- **Text block**:
"""

Definition of Regressive Tax
A regressive tax is a tax system applied uniformly to all taxpayers, irrespective of income level. This form of tax system does not differentiate among individuals based on their Income level and charges an equal rate of tax to them. All the Indirect forms of taxes, such as Sales Tax, Service Tax, and Value Added Tax (VAT), are types of Regressive Tax. In short, it doesn’t differentiate between low-wage earners and high-wage earners. The regressive Tax rate varies from jurisdiction to jurisdiction; however, this type of tax system is most prevalent across all jurisdictions.
It is assessed as a percentage of goods and services without being impacted by who is availing of the goods and services; unlike progressive taxes, where the tax rate increase with the income level of people, this tax system is stationary. Further Regressive Tax system is often criticized for being an anti-low-income group as the impact of such taxes is more on low-income earners compared to high-income earners resulting in lower disposable income in their hands.
Let’s understand with a simple example.
Two individuals, Mr. A and Mr. B having monthly Net pay of $10000 and $5000, respectively, buy a Mobile phone worth $2000, which carries a Regressive Tax in the form of Sales Tax at the rate of 10%. Thus the tax amount on the mobile phone is $200, which effectively is 2% of the income of Mr. A ($200/$10000=2%), whereas, for Mr. B, it is 4% of the income ($200/$5000=4%).
Thus, it burdens individuals with lower income more than those with higher income.
Example of Regressive Tax
ABC Limited has two employees who are paid a monthly salary of $4000 and $8000, and both pay a Payroll tax deduction of $600 and $1000, respectively. So effectively the Net Pay of two employees is $3400 and $7000 respectively.
Both of them undertake the following activities from their Net pay, as shown below:
- Consumption of goods worth $1000 and paying Sales Tax of 10%
- Purchase of Television worth $1200 and paid Value Added tax of 18%
- Availed the services of a Broking Firm worth $700 and paid a Service tax of 12%.
The below table shows the amount of Regressive Tax paid by both:
|Particulars||Employee 1||Employee 2|
|B||Sales Tax on goods consumed worth $1000 @10%||$100||$100|
|C||Value Added Tax on Television items purchased worth $1200 @18%||$216||$216|
|D||Service Tax paid on services of Broking firm worth $700 @12%||$84||$84|
|E||Total Regressive Tax paid E = (D+C+B)||$400||$400|
|F||Percent of Total Income paid as Regressive Tax F = E /A||12%||6%|
Types of Regressive Tax
Popular types of Regressive tax are usually Indirect Taxes, as enumerated below:
- Sales Tax: A common and very popular form of Regressive tax levied on goods purchased by the customer and varies based on the product; however, it remains the same for all individuals and is unaffected by the individual’s level of income. For instance, a Sales Tax of 10% is applicable on Television sets irrespective of the buyer.

"""

- **The task**: Which indirect taxes does the text on regressive tax name as types of regressive tax?

- **Records**:
"""

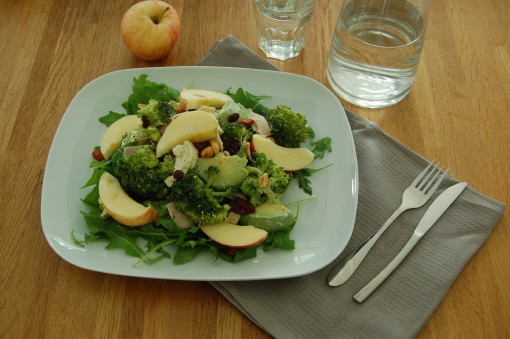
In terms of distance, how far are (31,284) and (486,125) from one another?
1.56 meters

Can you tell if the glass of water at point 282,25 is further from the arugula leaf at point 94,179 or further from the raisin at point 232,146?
the arugula leaf at point 94,179

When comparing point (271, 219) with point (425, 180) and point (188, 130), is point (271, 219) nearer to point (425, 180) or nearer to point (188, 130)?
point (188, 130)

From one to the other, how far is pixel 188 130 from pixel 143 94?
33 centimetres

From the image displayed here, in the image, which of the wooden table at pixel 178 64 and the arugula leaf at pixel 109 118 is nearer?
the wooden table at pixel 178 64

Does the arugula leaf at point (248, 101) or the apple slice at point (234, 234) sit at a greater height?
the arugula leaf at point (248, 101)

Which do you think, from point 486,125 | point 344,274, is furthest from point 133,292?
point 486,125

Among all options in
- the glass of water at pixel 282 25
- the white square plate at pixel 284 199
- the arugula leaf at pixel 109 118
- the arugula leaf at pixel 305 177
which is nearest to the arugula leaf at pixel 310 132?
the white square plate at pixel 284 199

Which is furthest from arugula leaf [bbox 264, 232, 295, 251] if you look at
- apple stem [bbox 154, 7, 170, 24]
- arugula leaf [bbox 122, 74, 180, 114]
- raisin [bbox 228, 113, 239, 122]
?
apple stem [bbox 154, 7, 170, 24]

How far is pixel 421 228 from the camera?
1.51 metres

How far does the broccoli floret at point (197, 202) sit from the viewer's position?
1353mm

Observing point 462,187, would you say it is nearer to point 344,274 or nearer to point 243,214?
point 344,274

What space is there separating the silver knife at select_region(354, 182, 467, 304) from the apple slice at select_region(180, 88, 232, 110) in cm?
70

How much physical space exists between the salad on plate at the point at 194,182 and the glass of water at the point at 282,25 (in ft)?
1.62

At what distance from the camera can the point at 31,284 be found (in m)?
1.41
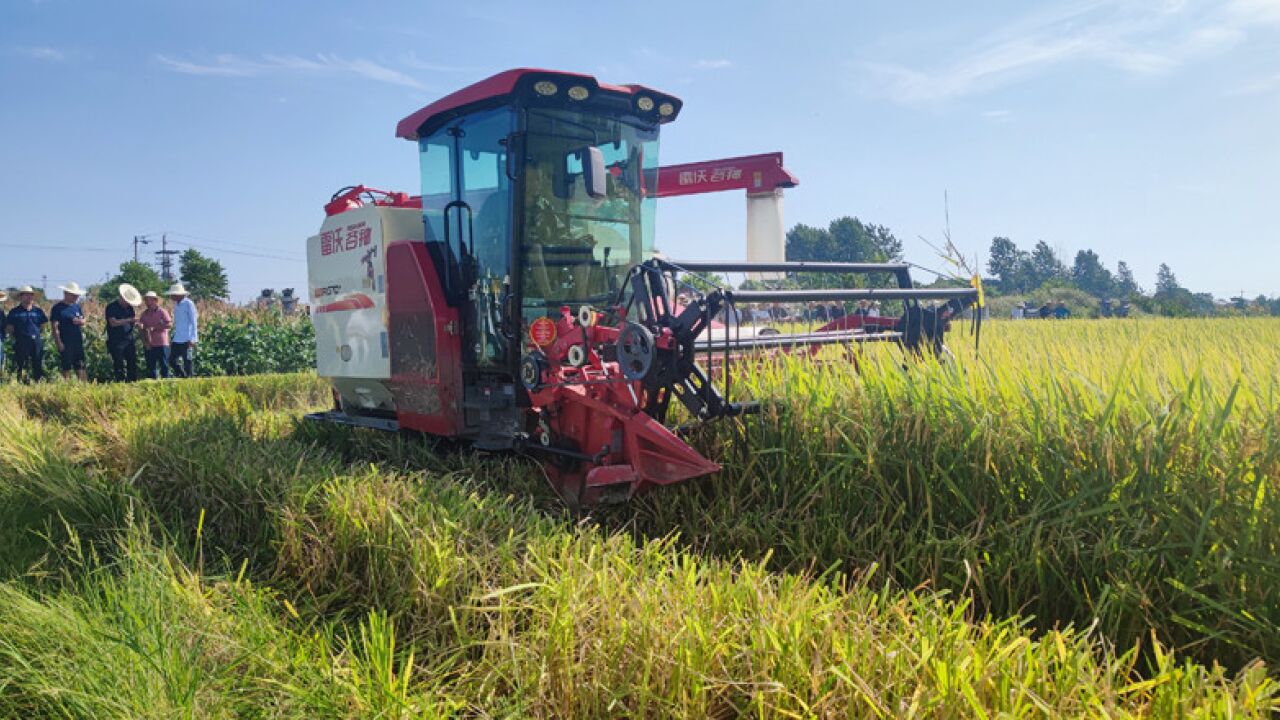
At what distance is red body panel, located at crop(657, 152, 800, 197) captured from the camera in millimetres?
6832

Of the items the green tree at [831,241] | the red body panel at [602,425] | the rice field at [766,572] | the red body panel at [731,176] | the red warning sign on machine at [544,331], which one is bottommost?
the rice field at [766,572]

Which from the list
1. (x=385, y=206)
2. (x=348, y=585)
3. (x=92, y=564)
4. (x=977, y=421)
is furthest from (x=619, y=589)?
(x=385, y=206)

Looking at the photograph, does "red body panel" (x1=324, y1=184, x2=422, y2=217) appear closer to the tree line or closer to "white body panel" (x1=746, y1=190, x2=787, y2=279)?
"white body panel" (x1=746, y1=190, x2=787, y2=279)

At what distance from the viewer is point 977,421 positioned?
3.60 meters

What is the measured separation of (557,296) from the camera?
491cm

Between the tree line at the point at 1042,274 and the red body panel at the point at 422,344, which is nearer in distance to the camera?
the red body panel at the point at 422,344

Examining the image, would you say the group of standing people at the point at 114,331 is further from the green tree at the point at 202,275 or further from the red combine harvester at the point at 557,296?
the green tree at the point at 202,275

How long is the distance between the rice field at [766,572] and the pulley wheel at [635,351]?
2.10ft

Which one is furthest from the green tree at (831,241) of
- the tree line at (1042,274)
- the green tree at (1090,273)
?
the green tree at (1090,273)

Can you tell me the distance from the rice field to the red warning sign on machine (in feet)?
2.46

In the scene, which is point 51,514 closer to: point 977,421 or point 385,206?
point 385,206

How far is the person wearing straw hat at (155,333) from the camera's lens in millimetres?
11375

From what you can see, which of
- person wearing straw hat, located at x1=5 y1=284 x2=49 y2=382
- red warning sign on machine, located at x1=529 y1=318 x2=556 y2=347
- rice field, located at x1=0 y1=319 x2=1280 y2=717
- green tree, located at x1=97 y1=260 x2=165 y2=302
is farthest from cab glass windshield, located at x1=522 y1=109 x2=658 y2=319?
green tree, located at x1=97 y1=260 x2=165 y2=302

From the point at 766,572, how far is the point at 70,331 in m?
11.7
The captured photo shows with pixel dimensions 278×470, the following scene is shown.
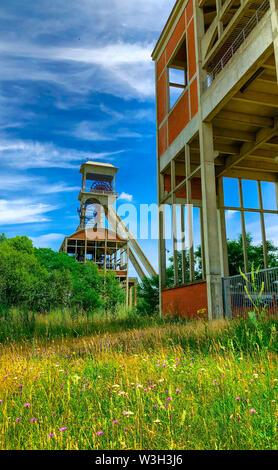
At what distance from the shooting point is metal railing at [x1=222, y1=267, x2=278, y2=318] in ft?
28.2

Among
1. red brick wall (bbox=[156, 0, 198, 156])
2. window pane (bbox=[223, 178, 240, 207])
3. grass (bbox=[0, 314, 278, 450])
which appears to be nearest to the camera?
grass (bbox=[0, 314, 278, 450])

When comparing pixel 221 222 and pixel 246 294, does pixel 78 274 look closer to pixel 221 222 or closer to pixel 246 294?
pixel 221 222

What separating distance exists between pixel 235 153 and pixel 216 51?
4.78m

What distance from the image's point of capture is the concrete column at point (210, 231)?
1067 cm

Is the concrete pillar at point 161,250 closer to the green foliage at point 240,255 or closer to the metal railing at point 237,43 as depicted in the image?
the metal railing at point 237,43

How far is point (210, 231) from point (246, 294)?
2.23 meters

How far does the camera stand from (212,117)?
38.9 ft

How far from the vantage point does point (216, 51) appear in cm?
1144

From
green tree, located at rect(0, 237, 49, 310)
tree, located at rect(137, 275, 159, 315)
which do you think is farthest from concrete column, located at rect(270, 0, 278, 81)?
green tree, located at rect(0, 237, 49, 310)

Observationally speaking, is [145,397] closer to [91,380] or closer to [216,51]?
[91,380]

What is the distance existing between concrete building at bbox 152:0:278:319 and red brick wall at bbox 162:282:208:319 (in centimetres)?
3

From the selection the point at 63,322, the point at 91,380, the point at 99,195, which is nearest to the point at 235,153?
the point at 63,322

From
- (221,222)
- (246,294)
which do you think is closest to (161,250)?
(221,222)

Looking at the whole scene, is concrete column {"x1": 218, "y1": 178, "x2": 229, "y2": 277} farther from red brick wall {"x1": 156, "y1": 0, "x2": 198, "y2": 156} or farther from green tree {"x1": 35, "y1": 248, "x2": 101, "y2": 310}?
green tree {"x1": 35, "y1": 248, "x2": 101, "y2": 310}
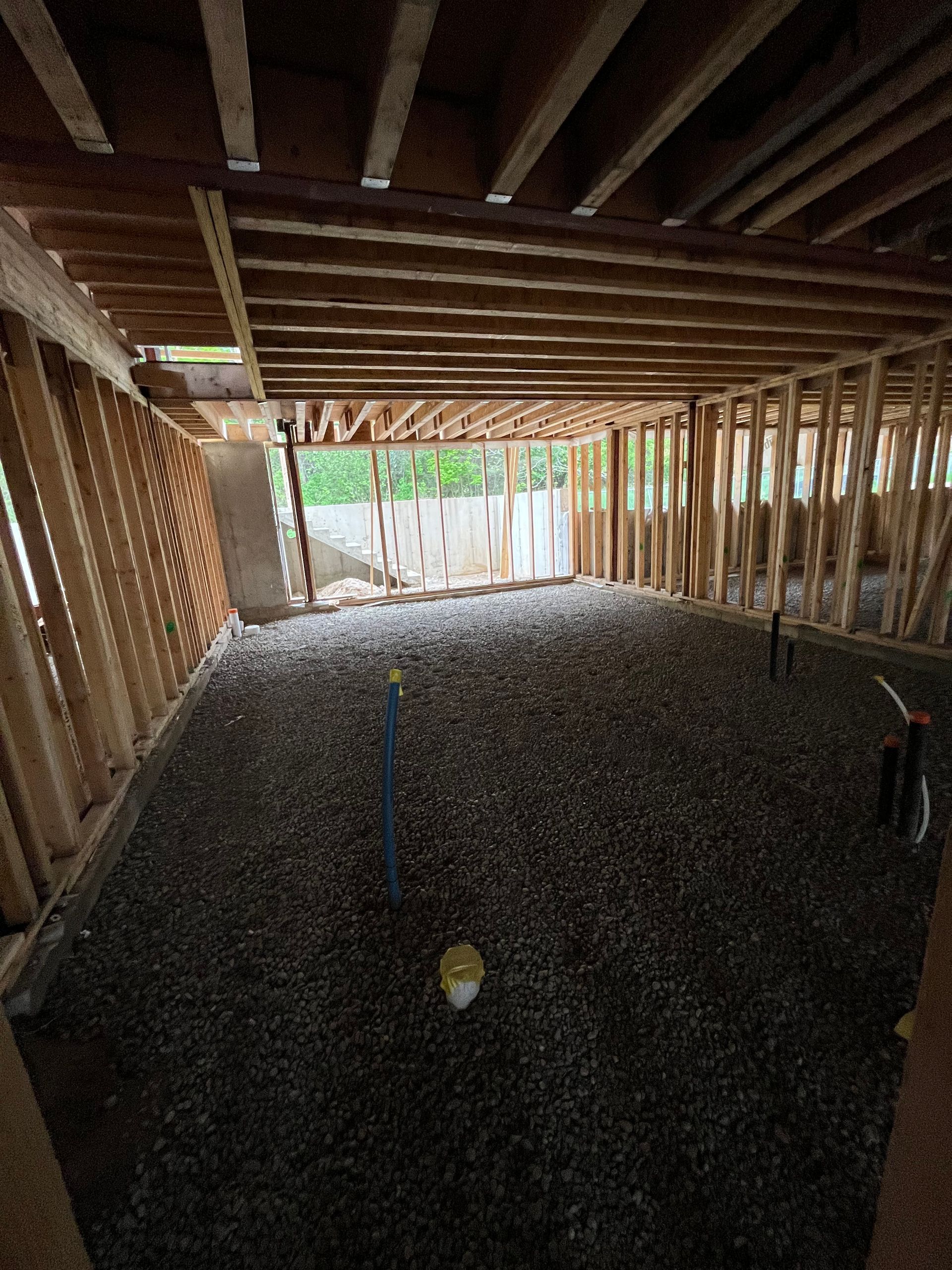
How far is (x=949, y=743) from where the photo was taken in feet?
8.86

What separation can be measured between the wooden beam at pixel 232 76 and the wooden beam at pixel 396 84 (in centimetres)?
32

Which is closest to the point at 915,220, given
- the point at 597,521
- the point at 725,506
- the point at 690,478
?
the point at 725,506

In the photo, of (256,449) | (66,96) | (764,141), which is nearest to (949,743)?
(764,141)

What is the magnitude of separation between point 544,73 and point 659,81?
0.35m

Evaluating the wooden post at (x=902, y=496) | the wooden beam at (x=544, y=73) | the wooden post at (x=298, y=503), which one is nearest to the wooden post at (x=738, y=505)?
the wooden post at (x=902, y=496)

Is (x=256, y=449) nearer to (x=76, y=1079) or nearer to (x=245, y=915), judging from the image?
(x=245, y=915)

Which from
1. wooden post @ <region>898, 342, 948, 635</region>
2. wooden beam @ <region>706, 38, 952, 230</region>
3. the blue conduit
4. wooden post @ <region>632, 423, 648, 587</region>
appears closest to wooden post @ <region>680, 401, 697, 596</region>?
wooden post @ <region>632, 423, 648, 587</region>

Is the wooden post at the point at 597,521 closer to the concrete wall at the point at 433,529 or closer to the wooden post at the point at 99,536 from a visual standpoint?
the concrete wall at the point at 433,529

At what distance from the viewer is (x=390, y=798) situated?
1778 millimetres

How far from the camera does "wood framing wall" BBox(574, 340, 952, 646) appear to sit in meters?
4.08

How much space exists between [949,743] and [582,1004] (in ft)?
8.41

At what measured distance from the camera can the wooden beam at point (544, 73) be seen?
117cm

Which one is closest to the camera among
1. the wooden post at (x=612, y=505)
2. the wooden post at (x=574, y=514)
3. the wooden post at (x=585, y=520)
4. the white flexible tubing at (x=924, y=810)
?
the white flexible tubing at (x=924, y=810)

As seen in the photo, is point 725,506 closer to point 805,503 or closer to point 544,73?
point 805,503
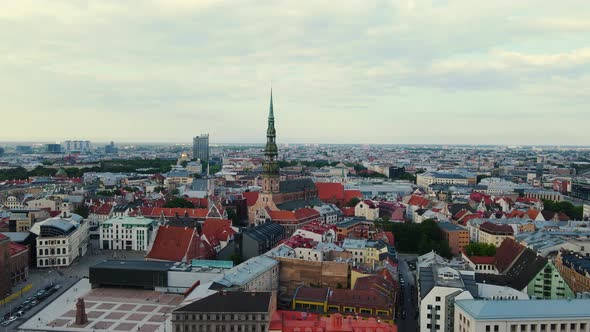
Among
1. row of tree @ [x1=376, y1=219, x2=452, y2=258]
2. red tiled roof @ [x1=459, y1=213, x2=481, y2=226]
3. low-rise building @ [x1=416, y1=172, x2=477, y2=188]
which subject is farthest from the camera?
low-rise building @ [x1=416, y1=172, x2=477, y2=188]

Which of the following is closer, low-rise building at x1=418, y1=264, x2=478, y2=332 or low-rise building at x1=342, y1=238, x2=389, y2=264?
low-rise building at x1=418, y1=264, x2=478, y2=332

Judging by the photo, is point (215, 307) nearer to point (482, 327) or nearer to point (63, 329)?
point (63, 329)

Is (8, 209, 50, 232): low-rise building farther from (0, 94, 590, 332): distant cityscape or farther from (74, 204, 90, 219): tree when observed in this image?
(74, 204, 90, 219): tree

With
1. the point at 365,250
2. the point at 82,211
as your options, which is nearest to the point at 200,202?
the point at 82,211

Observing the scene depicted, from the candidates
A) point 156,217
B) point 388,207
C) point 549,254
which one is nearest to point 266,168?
point 156,217

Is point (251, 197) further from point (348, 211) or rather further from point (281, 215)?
point (281, 215)

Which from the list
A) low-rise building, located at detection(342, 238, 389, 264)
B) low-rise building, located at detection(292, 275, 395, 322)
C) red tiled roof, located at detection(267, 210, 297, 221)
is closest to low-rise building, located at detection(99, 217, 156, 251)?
red tiled roof, located at detection(267, 210, 297, 221)

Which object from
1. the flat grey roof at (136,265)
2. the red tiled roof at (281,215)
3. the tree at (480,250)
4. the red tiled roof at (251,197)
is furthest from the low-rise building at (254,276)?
the red tiled roof at (251,197)
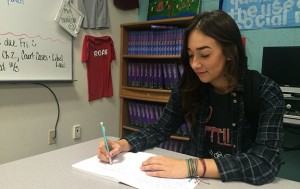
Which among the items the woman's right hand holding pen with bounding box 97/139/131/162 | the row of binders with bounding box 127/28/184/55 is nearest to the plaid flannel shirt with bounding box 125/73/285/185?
the woman's right hand holding pen with bounding box 97/139/131/162

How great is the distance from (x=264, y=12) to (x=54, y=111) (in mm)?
1873

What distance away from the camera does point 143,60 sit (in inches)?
111

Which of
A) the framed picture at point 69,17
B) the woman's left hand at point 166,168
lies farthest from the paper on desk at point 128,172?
the framed picture at point 69,17

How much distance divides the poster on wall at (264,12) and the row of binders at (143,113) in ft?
3.52

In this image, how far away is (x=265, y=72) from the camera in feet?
6.53

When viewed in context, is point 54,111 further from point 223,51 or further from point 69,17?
point 223,51

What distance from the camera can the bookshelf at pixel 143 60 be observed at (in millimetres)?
2463

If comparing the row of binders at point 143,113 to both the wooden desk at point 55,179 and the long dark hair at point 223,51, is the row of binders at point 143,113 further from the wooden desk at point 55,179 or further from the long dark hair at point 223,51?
the wooden desk at point 55,179

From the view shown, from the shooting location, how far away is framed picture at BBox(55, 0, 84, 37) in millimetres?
2072

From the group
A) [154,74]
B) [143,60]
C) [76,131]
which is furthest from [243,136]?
[143,60]

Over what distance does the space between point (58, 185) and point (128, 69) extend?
2097 mm

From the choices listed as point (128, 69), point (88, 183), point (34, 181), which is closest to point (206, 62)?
point (88, 183)

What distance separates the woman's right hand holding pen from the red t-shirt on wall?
1.46 m

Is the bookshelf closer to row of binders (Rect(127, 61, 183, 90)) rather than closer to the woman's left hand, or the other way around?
row of binders (Rect(127, 61, 183, 90))
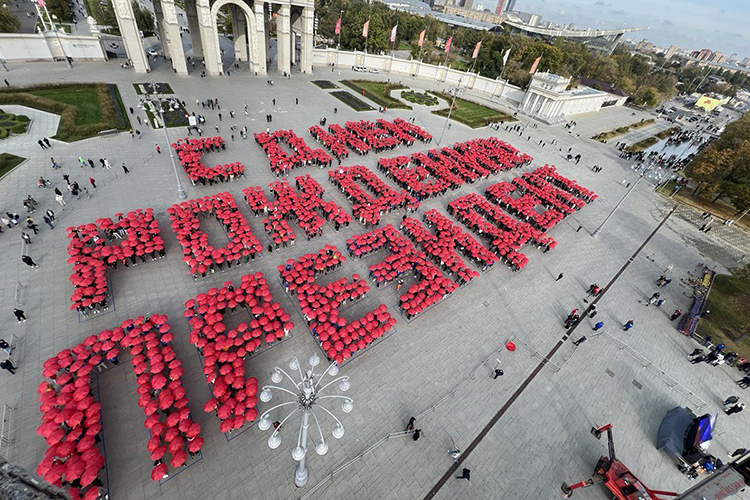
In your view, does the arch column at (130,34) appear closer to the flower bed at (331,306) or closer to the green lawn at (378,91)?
the green lawn at (378,91)

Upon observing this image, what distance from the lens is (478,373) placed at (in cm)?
1777

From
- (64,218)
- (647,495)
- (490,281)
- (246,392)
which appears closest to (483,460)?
(647,495)

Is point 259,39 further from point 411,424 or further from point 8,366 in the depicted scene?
point 411,424

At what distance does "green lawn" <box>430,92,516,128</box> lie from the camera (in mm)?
53184

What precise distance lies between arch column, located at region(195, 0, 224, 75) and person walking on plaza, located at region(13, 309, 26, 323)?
4663 cm

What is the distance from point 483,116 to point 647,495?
56.7m

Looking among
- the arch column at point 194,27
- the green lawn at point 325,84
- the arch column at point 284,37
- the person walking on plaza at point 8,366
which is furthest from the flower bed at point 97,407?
the arch column at point 194,27

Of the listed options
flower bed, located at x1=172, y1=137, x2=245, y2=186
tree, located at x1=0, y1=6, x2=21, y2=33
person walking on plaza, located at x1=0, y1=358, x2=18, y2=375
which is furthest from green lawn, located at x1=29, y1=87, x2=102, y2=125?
person walking on plaza, located at x1=0, y1=358, x2=18, y2=375

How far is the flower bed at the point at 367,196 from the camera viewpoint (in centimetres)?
2630

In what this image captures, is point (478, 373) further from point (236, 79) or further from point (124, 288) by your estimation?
point (236, 79)

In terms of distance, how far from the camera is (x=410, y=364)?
1758cm

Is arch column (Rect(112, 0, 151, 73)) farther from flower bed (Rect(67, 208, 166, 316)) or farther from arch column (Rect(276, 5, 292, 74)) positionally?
flower bed (Rect(67, 208, 166, 316))

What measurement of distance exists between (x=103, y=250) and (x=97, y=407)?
1014 centimetres

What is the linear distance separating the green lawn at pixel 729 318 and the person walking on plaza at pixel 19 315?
4189 centimetres
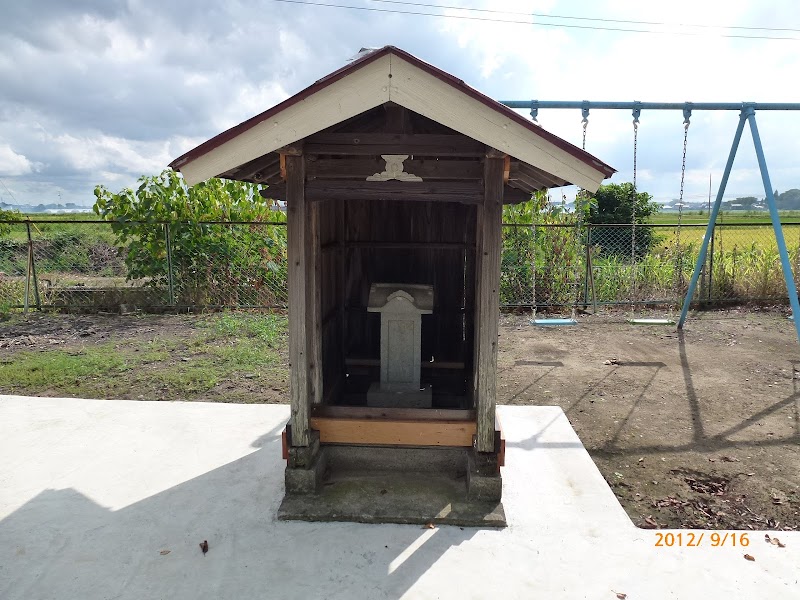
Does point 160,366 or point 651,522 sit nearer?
point 651,522

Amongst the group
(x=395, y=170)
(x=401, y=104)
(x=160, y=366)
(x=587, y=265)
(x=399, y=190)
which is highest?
(x=401, y=104)

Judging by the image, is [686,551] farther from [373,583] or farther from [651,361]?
[651,361]

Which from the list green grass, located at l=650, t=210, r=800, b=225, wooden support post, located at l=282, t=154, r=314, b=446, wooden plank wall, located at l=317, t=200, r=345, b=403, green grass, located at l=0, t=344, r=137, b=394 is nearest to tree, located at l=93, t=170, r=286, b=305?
green grass, located at l=0, t=344, r=137, b=394

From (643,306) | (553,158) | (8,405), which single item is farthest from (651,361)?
(8,405)

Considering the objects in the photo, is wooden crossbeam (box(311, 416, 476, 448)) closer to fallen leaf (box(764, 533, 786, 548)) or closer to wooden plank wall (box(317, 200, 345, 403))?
wooden plank wall (box(317, 200, 345, 403))

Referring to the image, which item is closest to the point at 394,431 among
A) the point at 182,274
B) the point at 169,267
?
the point at 169,267

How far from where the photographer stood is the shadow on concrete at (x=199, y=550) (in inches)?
98.1

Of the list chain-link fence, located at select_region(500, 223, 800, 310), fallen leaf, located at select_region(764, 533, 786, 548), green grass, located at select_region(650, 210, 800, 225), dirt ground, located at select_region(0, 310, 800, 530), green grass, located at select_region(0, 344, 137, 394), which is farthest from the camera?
green grass, located at select_region(650, 210, 800, 225)

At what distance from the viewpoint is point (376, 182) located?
3.11 m

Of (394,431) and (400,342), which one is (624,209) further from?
(394,431)

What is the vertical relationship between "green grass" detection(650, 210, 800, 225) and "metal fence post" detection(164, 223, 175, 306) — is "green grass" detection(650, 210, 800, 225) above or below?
above

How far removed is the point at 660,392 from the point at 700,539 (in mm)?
2817

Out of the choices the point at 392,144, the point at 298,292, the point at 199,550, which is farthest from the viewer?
the point at 298,292

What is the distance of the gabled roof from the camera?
257cm
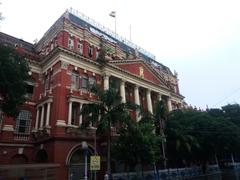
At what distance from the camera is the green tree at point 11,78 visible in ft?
59.9

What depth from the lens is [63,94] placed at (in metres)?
27.2

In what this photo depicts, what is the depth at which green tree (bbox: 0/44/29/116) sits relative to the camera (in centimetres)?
1827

"""

- **Response to the exercise**: Sales Tax, Service Tax, and Value Added Tax (VAT).